KCYZ
- Ames, Iowa; United States;
- Broadcast area: Des Moines metropolitan area
- Frequency: 105.1 MHz
- Branding: Now 105.1

Programming
- Format: Hot AC
- Affiliations: Premiere Networks

Ownership
- Owner: iHeartMedia, Inc.; (iHM Licenses, LLC);
- Sister stations: KASI, KDRB, KKDM, KXNO, KXNO-FM, WHO

History
- First air date: June 20, 1968
- Former call signs: KCCQ (1968–2014)

Technical information
- Facility ID: 2115
- Class: C3
- ERP: 25,000 watts
- HAAT: 100 meters (330 ft)
- Transmitter coordinates: 42°04′38″N 93°38′54″W﻿ / ﻿42.07722°N 93.64833°W

Links
- Webcast: Listen live (via iHeartRadio)
- Website: now1051.iheart.com

= KCYZ =

KCYZ (105.1 FM) is a commercial radio station licensed to Ames, Iowa, United States, broadcasting to the Des Moines metropolitan area. KCYZ airs a hot adult contemporary format branded as "Now 105.1". KCYZ is owned by iHeartMedia with the license held by Citicaster Licenses LP. The studios are on Main Street in Ames. KCYZ is Ames' FM home for Iowa State Cyclones college football and men's basketball, simulcasting with KASI.

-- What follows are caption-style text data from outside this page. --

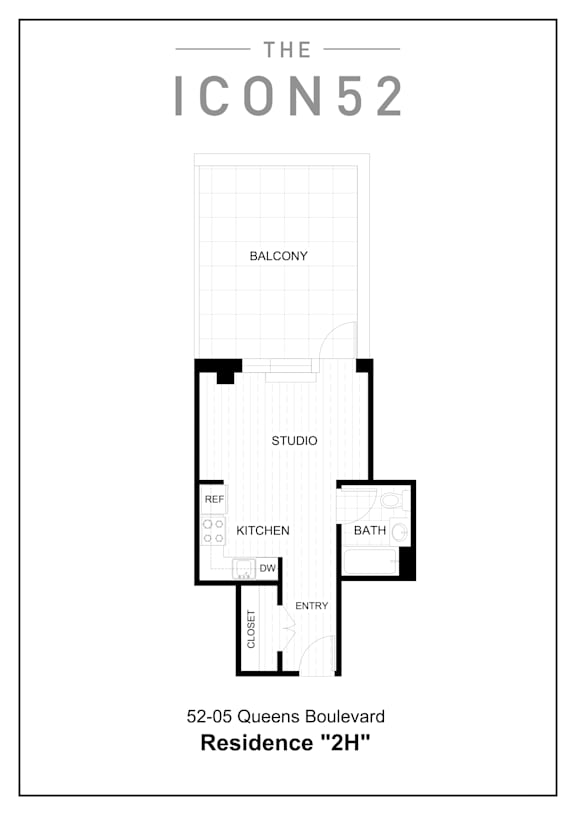 Unit Type 2H Floor Plan at The Icon 52 Apartments, Woodside, New York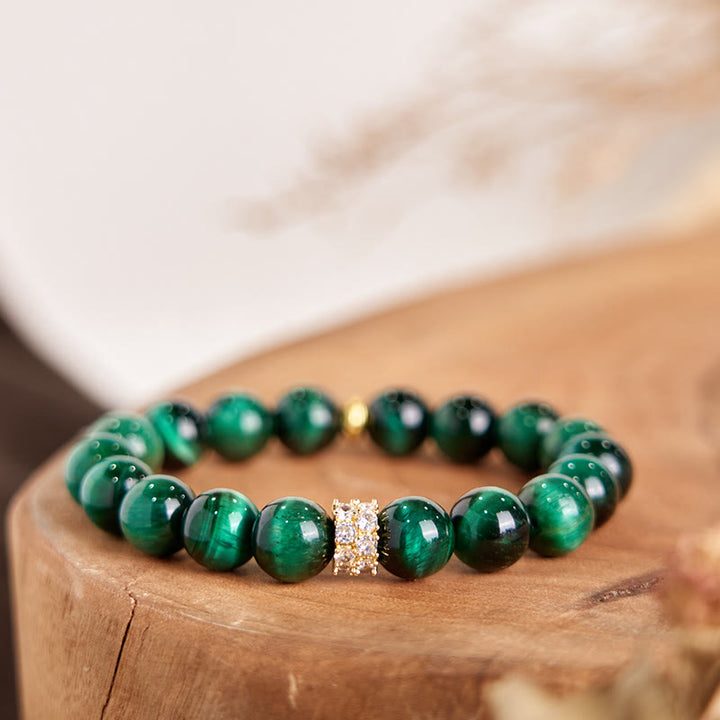 Bransoletka Buddha Stones Green Tiger Eye Positive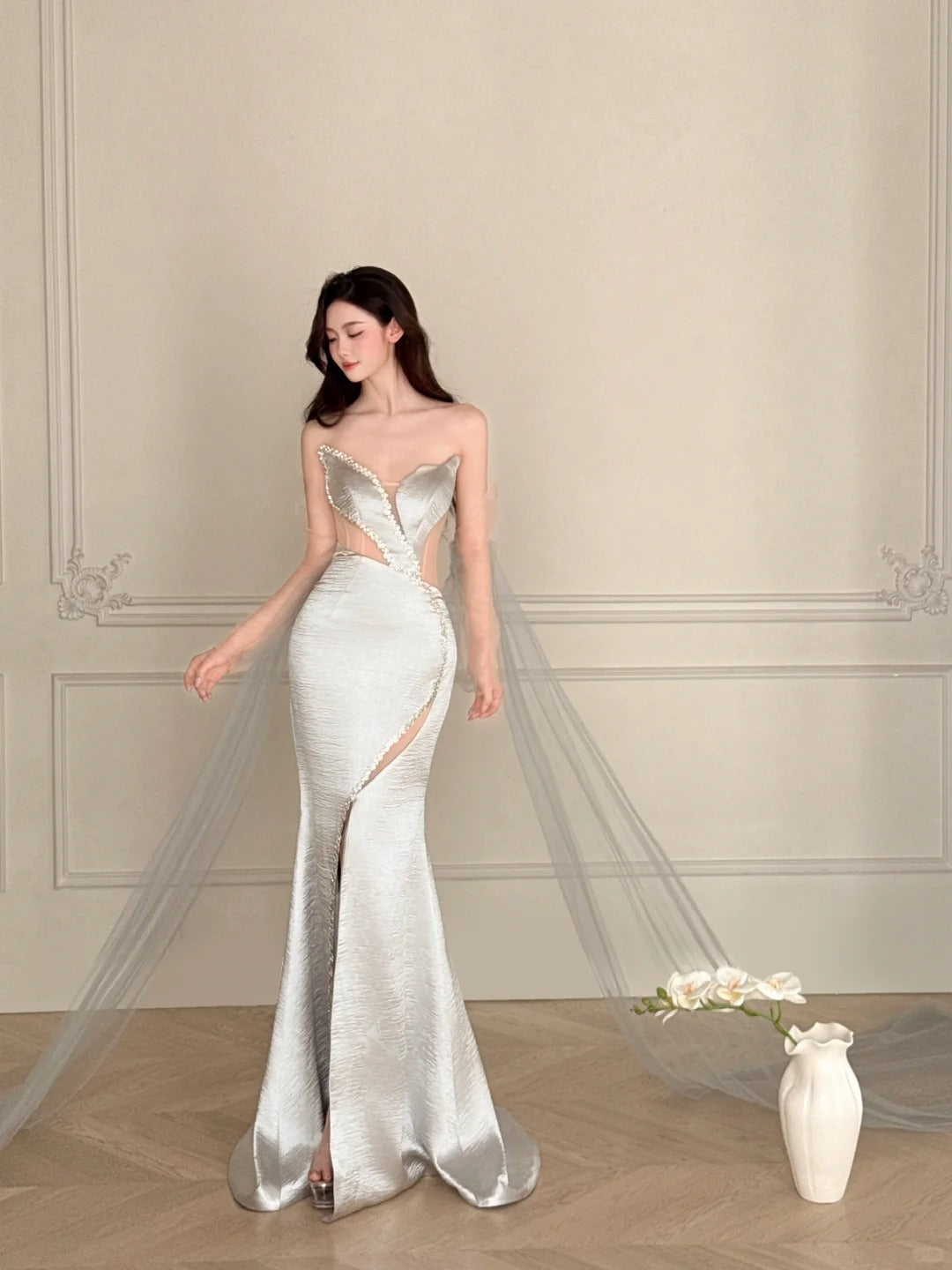 Elegant Silver-Grey Mermaid Strapless Satin Long Classy Prom Dress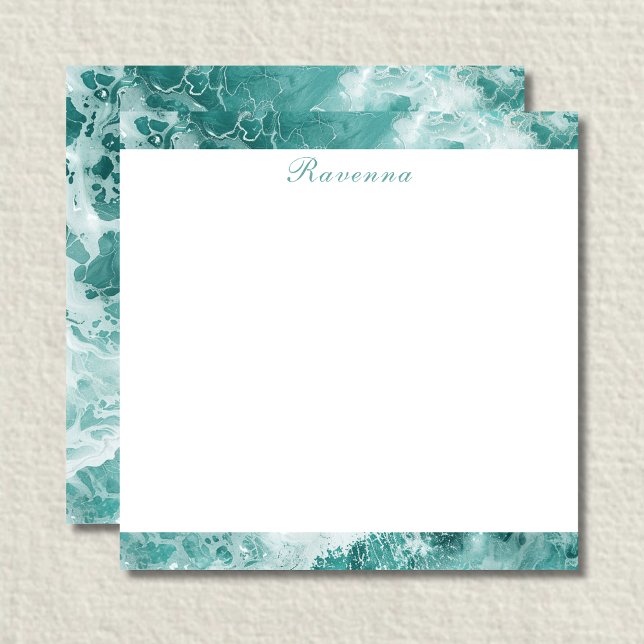 Elegant Seafoam Silver Stripe Custom Name Wedding Anteckningskort (Skapare uppladdad)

The transmitter is on West 190th Street near Hyde Avenue, north of Downtown Ames.

==History==
The station signed on the air on June 20, 1968. The original call sign was KCCQ and it broadcast on 107.1 MHz. It was owned by the Ames Broadcasting Company. KCCQ was the sister station of KASI (1430 AM). At the time, KCCQ was only powered at 3,000 watts. It was known as "Hot 107 KCCQ" and "107 KCCQ, Ames' Hot FM". Ames Broadcasting also owned KIKD-FM in Lake City. The company was owned by a woman, a rare event in that era. Betty Baudler Horras started as a bookkeeper before moving up to station management.

When it started life on June 20, 1968, KCCQ was one of two Top 40 stations broadcasting in Central Iowa, including the Des Moines radio market. When the early 1980s rolled along, the station faced Top 40 competition against KRNQ, KIOA-AM, and KMGK (later KDWZ). Unfortunately, KCCQ's signal in Des Moines itself was relatively weak. When the station was at 107.1 FM, listeners in Des Moines and other parts of the southern fringe of KCCQ's coverage area could often hear interference from KJJC in Osceola, which was broadcasting at 106.9 FM with higher wattage than KCCQ.

In 1998, the station changed frequencies to 105.1 FM, and the power was increased to its current 25,000 watt output. That improved the signal, though it still only provides grade B coverage to Des Moines itself. With its improved signal, in 1999, KCCQ and KASI were sold to Jacor, which later merged with Clear Channel Communications, the forerunner to today's iHeartMedia.

After the purchase by Clear Channel, the company swapped KCCQ's CHR format with the alternative rock format of its then-new sister station KKDM. KCCQ was then known as "Channel Q". In August 2010, KCCQ rebranded as "New Rock 105.1".

On December 26, 2013, at midnight, KCCQ swapped formats with sister station KPTL and began broadcasting a Hot AC format, while its alternative rock format moved to 106.3. On April 4, 2014, KCCQ changed its call letters to KCYZ. Clear Channel also changed its name to iHeartMedia on September 16, 2014.